629f Propagation of Uncertainties in Nonlinear Dynamic Models

Scott Ferson1, Youdong Lin2, George F. Corliss3, and Mark A. Stadtherr2. (1) Applied Biomathematics, 100 North Country Road, Setauket, NY 11733, (2) Chemical and Biomolecular Engineering, University of Notre Dame, 181 Fitzpatrick Hall, Notre Dame, IN 46556, (3) Electrical and Computer Engineering, Marquette University, 1515 W. Wisconsin Avenue, Milwaukee, WI 53233

Engineering analysis and design problems, either static or dynamic, frequently involve uncertain parameters and inputs. Propagating these uncertainties through a complex model to determine their effect on system states and outputs can be a challenging problem, especially for nonlinear ODE models.
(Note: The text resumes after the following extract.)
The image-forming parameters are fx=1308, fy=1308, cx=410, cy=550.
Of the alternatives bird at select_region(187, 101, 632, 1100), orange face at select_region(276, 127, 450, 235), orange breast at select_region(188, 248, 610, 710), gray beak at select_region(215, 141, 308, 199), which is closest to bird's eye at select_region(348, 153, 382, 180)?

Probability distributions describing the uncertainties may not be known precisely, if known at all. If there are only upper and lower bounds on the uncertainties but no known probability distribution, then this can be represented by an interval. If there is some knowledge of the probability distribution, but it is uncertain, then this can be represented by a probability box (p-box). A p-box [1] is a pair (F, G) of bounding cumulative distribution functions identified with the class of all distributions {H: F(x) ≥ H(x) ≥ G(x), for all real x} whose graphs lie within the bounds. A p-box can represent epistemic uncertainty about a distribution for which there is insufficient detail available to specify its parameters or shape precisely. Operations that generalize the convolution of distributions can be defined for p-boxes such that a guarantee that p-boxes A and B enclose respective unknown distributions can be translated into a guarantee that the sum (or difference, product, etc.) of random variates drawn from these two distributions will have a distribution that is enclosed by a p-box that is easily computed from A and B. Arithmetic with p-boxes is thus possible and convenient, and has led to their wide use in probabilistic risk assessments where both stochastic variability and epistemic uncertainty (partial ignorance) are pervasive features.
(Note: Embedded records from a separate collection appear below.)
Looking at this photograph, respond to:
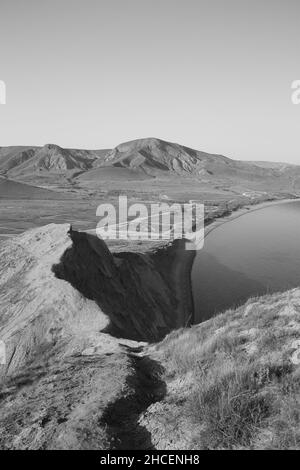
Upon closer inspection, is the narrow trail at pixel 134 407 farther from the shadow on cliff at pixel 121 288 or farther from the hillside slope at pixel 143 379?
the shadow on cliff at pixel 121 288

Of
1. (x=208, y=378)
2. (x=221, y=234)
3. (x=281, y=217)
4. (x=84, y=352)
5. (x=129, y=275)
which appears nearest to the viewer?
(x=208, y=378)

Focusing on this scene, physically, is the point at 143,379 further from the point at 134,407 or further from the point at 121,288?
the point at 121,288

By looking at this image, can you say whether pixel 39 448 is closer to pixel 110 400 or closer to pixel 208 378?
pixel 110 400

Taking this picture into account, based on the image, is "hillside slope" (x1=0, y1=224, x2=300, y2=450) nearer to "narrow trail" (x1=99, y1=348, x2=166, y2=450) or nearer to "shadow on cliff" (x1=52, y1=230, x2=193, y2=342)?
"narrow trail" (x1=99, y1=348, x2=166, y2=450)

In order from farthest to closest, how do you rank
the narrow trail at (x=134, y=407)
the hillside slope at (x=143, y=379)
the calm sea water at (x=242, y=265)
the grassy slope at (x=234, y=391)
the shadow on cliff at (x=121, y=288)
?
the calm sea water at (x=242, y=265), the shadow on cliff at (x=121, y=288), the narrow trail at (x=134, y=407), the hillside slope at (x=143, y=379), the grassy slope at (x=234, y=391)

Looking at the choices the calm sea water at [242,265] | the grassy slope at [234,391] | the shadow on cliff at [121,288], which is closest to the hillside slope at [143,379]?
the grassy slope at [234,391]

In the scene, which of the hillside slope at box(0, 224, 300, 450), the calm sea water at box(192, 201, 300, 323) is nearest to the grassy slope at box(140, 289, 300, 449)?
the hillside slope at box(0, 224, 300, 450)

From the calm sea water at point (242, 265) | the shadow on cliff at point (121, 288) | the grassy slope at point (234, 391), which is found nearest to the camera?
the grassy slope at point (234, 391)

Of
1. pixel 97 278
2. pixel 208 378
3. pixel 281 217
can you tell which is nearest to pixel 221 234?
pixel 281 217
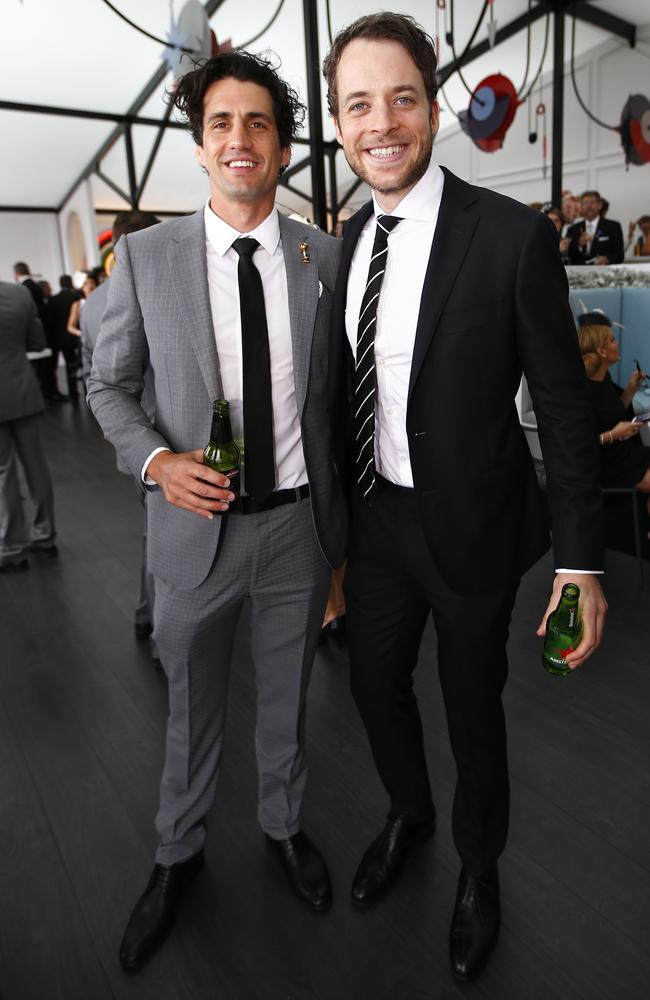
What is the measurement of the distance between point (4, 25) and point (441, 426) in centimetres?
869

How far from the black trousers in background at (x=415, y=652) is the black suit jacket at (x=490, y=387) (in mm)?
80

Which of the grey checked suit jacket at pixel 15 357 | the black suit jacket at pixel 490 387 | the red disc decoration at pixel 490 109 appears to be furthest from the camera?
the red disc decoration at pixel 490 109

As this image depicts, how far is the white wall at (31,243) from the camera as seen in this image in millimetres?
15562

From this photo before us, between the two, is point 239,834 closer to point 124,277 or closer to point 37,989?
point 37,989

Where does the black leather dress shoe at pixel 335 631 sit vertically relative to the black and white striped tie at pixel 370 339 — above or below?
below

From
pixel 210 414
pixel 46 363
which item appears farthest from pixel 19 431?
pixel 46 363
Recently, Lin and Stadtherr [2] have described and implemented a new validating solver for parametric ODEs (VSPODE). Using VSPODE, it is possible to obtain a Taylor model representation [3] of the state variables and outputs in terms of the uncertain quantities. A Taylor model consists of a Taylor polynomial function and an interval remainder bound. In this presentation, we explore the use of Taylor models for propagating uncertainties in nonlinear ODE models. The case in which uncertainties are interval-valued has been discussed by Lin and Stadtherr [4]. We concentrate here on uncertainties represented by p-boxes. The approach is to decompose the p-box problem into a Cartesian product, each of whose elements is an interval problem. This allows us to obtain p-box representations of the uncertainties in the state variables and outputs. Examples are used to demonstrate the potential of this approach for studying the effect of uncertainties with imprecise probability distributions.

References

[1] S. Ferson, RAMAS Risk Calc 4.0 Software: Risk Assessment with Uncertain Numbers. Lewis Publishers, Boca Raton, FL.

[2] Y. Lin and M. A. Stadtherr, Validated Solution of ODEs with Parametric Uncertainties, 9th International Symposium on Process Systems Engineering/16th European Symposium on Computer Aided Process Engineering (PSE'06/ESCAPE-16), Garmisch-Partenkirchen, Germany, July 2006.

[3] A. Neumaier, Taylor Forms -- Use and Limits, Reliable Computing, 9, 43-79 (2002).

[4] Y. Lin and M. A. Stadtherr, Validated Solution of Initial Value Problems for ODEs with Interval Parameters, 2nd NSF Workshop on Reliable Engineering Computing, Savannah, Georgia, February 2006.